__WHAT IS EXPECTED__.
Every record, from the first line to the last, needs to be given again exactly.

START LISTED RECORDS

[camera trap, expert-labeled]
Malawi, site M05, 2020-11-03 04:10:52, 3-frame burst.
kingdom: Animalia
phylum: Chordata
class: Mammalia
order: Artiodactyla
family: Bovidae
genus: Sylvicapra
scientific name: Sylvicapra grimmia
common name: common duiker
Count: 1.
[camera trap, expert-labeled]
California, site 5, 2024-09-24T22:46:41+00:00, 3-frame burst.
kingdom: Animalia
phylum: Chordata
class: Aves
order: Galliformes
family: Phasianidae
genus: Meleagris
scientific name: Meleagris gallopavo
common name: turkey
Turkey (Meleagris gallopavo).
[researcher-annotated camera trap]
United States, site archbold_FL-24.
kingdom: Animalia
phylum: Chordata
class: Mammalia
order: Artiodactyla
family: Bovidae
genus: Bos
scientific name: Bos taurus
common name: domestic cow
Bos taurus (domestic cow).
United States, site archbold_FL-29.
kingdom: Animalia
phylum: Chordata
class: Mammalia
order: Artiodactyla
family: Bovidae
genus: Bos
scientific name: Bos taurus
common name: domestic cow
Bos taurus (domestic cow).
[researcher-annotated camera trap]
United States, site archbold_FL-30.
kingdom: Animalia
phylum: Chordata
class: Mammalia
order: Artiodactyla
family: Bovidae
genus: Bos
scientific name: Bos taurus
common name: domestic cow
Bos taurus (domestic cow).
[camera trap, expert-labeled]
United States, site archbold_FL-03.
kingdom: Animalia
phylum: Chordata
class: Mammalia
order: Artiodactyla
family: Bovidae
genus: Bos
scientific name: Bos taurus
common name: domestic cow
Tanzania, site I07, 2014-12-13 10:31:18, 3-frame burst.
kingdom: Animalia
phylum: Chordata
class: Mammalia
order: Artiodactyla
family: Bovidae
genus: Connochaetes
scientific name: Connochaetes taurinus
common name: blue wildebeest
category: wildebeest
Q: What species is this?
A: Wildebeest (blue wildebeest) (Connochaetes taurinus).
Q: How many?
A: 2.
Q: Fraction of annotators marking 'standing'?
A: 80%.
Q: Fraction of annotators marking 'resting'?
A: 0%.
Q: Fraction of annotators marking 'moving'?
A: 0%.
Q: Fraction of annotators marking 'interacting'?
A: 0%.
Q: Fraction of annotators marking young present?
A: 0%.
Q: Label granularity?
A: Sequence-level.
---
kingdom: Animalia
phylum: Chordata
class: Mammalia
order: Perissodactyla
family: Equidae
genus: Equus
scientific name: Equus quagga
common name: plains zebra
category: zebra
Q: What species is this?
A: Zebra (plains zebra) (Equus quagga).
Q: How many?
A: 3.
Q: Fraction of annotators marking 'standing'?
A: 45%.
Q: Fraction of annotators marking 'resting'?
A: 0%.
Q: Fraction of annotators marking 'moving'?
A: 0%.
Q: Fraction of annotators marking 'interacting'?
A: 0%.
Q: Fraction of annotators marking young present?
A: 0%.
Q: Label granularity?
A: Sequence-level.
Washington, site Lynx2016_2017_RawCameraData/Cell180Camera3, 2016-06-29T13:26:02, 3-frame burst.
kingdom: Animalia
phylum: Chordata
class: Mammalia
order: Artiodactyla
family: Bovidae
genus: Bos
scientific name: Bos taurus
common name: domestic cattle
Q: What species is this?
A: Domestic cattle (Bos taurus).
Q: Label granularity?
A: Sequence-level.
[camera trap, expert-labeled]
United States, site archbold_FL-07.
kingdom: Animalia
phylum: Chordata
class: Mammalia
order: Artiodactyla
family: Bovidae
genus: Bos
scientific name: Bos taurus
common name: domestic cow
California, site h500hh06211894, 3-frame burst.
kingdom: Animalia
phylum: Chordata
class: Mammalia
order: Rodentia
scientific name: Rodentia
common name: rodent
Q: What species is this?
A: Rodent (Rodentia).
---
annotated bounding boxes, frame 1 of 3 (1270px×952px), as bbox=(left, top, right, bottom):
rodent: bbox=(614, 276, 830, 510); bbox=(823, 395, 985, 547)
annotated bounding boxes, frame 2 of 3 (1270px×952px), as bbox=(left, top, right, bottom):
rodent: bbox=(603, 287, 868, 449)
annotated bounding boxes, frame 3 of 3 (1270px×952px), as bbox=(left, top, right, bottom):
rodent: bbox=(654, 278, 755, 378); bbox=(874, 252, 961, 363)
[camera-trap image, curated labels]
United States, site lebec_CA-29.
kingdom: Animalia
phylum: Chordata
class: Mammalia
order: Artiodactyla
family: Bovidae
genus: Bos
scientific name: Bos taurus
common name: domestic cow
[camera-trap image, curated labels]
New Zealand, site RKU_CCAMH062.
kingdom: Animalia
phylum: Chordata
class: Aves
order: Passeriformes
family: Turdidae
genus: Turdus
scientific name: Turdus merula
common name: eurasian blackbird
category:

END LISTED RECORDS

__EXERCISE RESULT__.
[camera trap, expert-labeled]
Malawi, site M05, 2020-11-03 04:10:52, 3-frame burst.
kingdom: Animalia
phylum: Chordata
class: Mammalia
order: Artiodactyla
family: Bovidae
genus: Sylvicapra
scientific name: Sylvicapra grimmia
common name: common duiker
Count: 1.
[camera trap, expert-labeled]
California, site 5, 2024-09-24T22:46:41+00:00, 3-frame burst.
kingdom: Animalia
phylum: Chordata
class: Aves
order: Galliformes
family: Phasianidae
genus: Meleagris
scientific name: Meleagris gallopavo
common name: turkey
Turkey (Meleagris gallopavo).
[researcher-annotated camera trap]
United States, site archbold_FL-24.
kingdom: Animalia
phylum: Chordata
class: Mammalia
order: Artiodactyla
family: Bovidae
genus: Bos
scientific name: Bos taurus
common name: domestic cow
Bos taurus (domestic cow).
United States, site archbold_FL-29.
kingdom: Animalia
phylum: Chordata
class: Mammalia
order: Artiodactyla
family: Bovidae
genus: Bos
scientific name: Bos taurus
common name: domestic cow
Bos taurus (domestic cow).
[researcher-annotated camera trap]
United States, site archbold_FL-30.
kingdom: Animalia
phylum: Chordata
class: Mammalia
order: Artiodactyla
family: Bovidae
genus: Bos
scientific name: Bos taurus
common name: domestic cow
Bos taurus (domestic cow).
[camera trap, expert-labeled]
United States, site archbold_FL-03.
kingdom: Animalia
phylum: Chordata
class: Mammalia
order: Artiodactyla
family: Bovidae
genus: Bos
scientific name: Bos taurus
common name: domestic cow
Tanzania, site I07, 2014-12-13 10:31:18, 3-frame burst.
kingdom: Animalia
phylum: Chordata
class: Mammalia
order: Artiodactyla
family: Bovidae
genus: Connochaetes
scientific name: Connochaetes taurinus
common name: blue wildebeest
category: wildebeest
Q: What species is this?
A: Wildebeest (blue wildebeest) (Connochaetes taurinus).
Q: How many?
A: 2.
Q: Fraction of annotators marking 'standing'?
A: 80%.
Q: Fraction of annotators marking 'resting'?
A: 0%.
Q: Fraction of annotators marking 'moving'?
A: 0%.
Q: Fraction of annotators marking 'interacting'?
A: 0%.
Q: Fraction of annotators marking young present?
A: 0%.
Q: Label granularity?
A: Sequence-level.
---
kingdom: Animalia
phylum: Chordata
class: Mammalia
order: Perissodactyla
family: Equidae
genus: Equus
scientific name: Equus quagga
common name: plains zebra
category: zebra
Q: What species is this?
A: Zebra (plains zebra) (Equus quagga).
Q: How many?
A: 3.
Q: Fraction of annotators marking 'standing'?
A: 45%.
Q: Fraction of annotators marking 'resting'?
A: 0%.
Q: Fraction of annotators marking 'moving'?
A: 0%.
Q: Fraction of annotators marking 'interacting'?
A: 0%.
Q: Fraction of annotators marking young present?
A: 0%.
Q: Label granularity?
A: Sequence-level.
Washington, site Lynx2016_2017_RawCameraData/Cell180Camera3, 2016-06-29T13:26:02, 3-frame burst.
kingdom: Animalia
phylum: Chordata
class: Mammalia
order: Artiodactyla
family: Bovidae
genus: Bos
scientific name: Bos taurus
common name: domestic cattle
Q: What species is this?
A: Domestic cattle (Bos taurus).
Q: Label granularity?
A: Sequence-level.
[camera trap, expert-labeled]
United States, site archbold_FL-07.
kingdom: Animalia
phylum: Chordata
class: Mammalia
order: Artiodactyla
family: Bovidae
genus: Bos
scientific name: Bos taurus
common name: domestic cow
California, site h500hh06211894, 3-frame burst.
kingdom: Animalia
phylum: Chordata
class: Mammalia
order: Rodentia
scientific name: Rodentia
common name: rodent
Q: What species is this?
A: Rodent (Rodentia).
---
annotated bounding boxes, frame 1 of 3 (1270px×952px), as bbox=(left, top, right, bottom):
rodent: bbox=(614, 276, 830, 510); bbox=(823, 395, 985, 547)
annotated bounding boxes, frame 2 of 3 (1270px×952px), as bbox=(left, top, right, bottom):
rodent: bbox=(603, 287, 868, 449)
annotated bounding boxes, frame 3 of 3 (1270px×952px), as bbox=(left, top, right, bottom):
rodent: bbox=(654, 278, 755, 378); bbox=(874, 252, 961, 363)
[camera-trap image, curated labels]
United States, site lebec_CA-29.
kingdom: Animalia
phylum: Chordata
class: Mammalia
order: Artiodactyla
family: Bovidae
genus: Bos
scientific name: Bos taurus
common name: domestic cow
[camera-trap image, curated labels]
New Zealand, site RKU_CCAMH062.
kingdom: Animalia
phylum: Chordata
class: Aves
order: Passeriformes
family: Turdidae
genus: Turdus
scientific name: Turdus merula
common name: eurasian blackbird
category:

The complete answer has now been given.